A working example, briefly
Here’s the setup that’s running at a 9-person dental practice I helped set up last spring:
- Samsung Tab A8 mounted in the staff entry corridor
- FaceClock installed; office manager registered everyone in about ten minutes one Monday morning
- Maximum shift set to 12 hours; the practice rarely runs that long, but it catches the case where someone clocks in for a Saturday emergency and forgets to clock out
- Auto-cleanup of old shifts after 90 days (the default)
- Weekly automatic CSV export running via Android’s Files app, saved to a Google Drive folder shared with the bookkeeper
- A printed sheet next to the tablet with manual fallback instructions, in case of weirdness — written name + time + initials. Never been used in 11 months.
Total cost: about $130 for the tablet, one Sunday afternoon of setup, and zero recurring fees.
Calculating overtime when you only have CSVs
Here’s where people sometimes panic: “but how do I calculate overtime without an admin portal?” The answer is — somewhat boringly — you do it in the spreadsheet, the same way you would have ten years ago. A typical formula looks like:
weekly_hours = SUMIF(employee_id, [name], duration_hours)
overtime_hours = MAX(0, weekly_hours - 40)
For most countries’ overtime rules, that’s all you need. The complications come when overtime is calculated daily (some Canadian provinces, some EU countries with collective agreements) — but those rules are encoded in the spreadsheet, not in the time-tracking app. The app’s job is to give you a clean shift log. Calculation belongs in payroll.
When this falls apart
I want to be honest about scale.
Multi-location operations. If you have three cafes and want the head office to see shifts in real time, a per-location offline kiosk is the wrong shape. You’ll end up emailing CSVs around and wishing you’d paid for the multi-location SaaS. The break-even is somewhere around three locations.
Real-time payroll automation. If your scheduling system needs to know — right now — that someone clocked in late, an offline-first app can’t tell it that. You’d need API hooks. Most offline apps don’t expose them, by design.
More than ~50 staff per device. Face recognition gets slower as the registered set grows. A 50-person registered set is fine on modern hardware. A 200-person set isn’t, on cheap tablets.
Multi-shift handoffs in 24/7 operations. Hospitals, factories, anywhere with three shifts a day. Possible, but the manual edit workflow becomes a higher-volume thing, and you’ll want the cloud’s centralized visibility.

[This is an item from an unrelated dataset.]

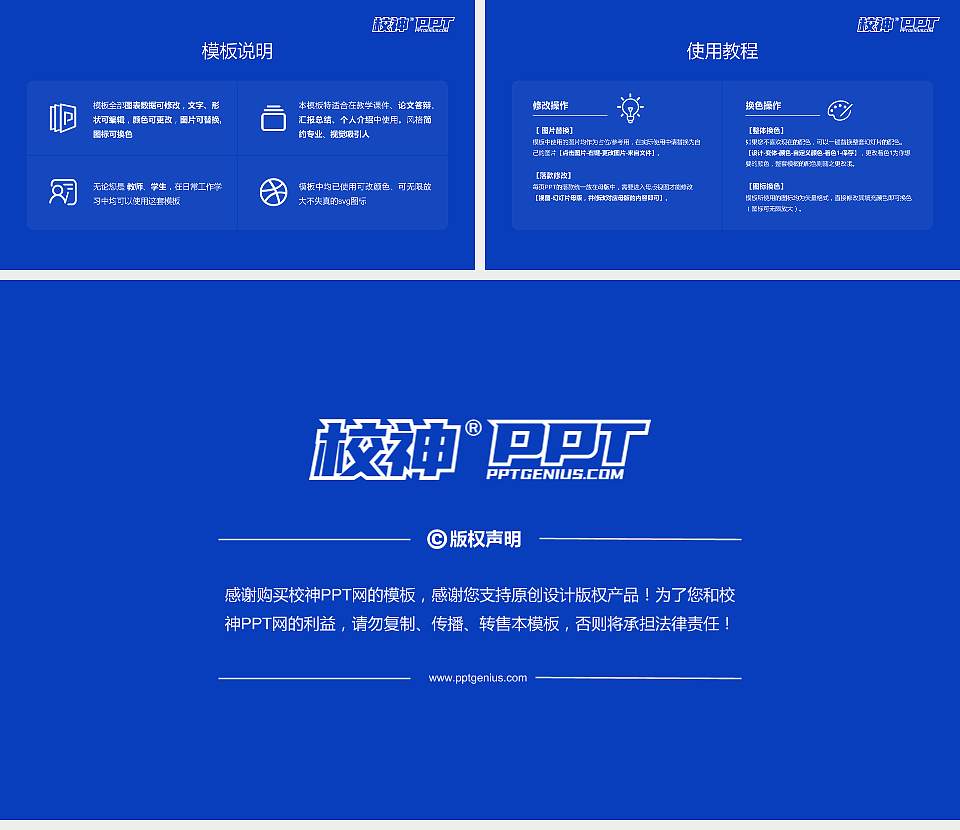 开封文化艺术职业学院大学生职业生涯规划书PPT模板下载16:9格式幻灯片预览图6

If you fall outside those boundaries, the cloud approach is probably right for you. If you’re inside them — most small operations are — the offline approach saves money, sidesteps biometric-data complications, and produces records that don’t depend on someone else’s server staying online.
Closing thought
The default in the SaaS era is to assume that any piece of business data should live in someone’s cloud. For a lot of categories that’s correct. But timesheets are weirdly suited to not being in the cloud: they’re personal data, subject to retention rules, low-volume, and don’t actually benefit much from being centrally aggregated for a single-location small business.
Sometimes the old-fashioned answer is also the modern one. A device by the door. A CSV at the end of the week. Records that exist exactly where you can see them.
That’s most of what running a small team’s time tracking actually needs.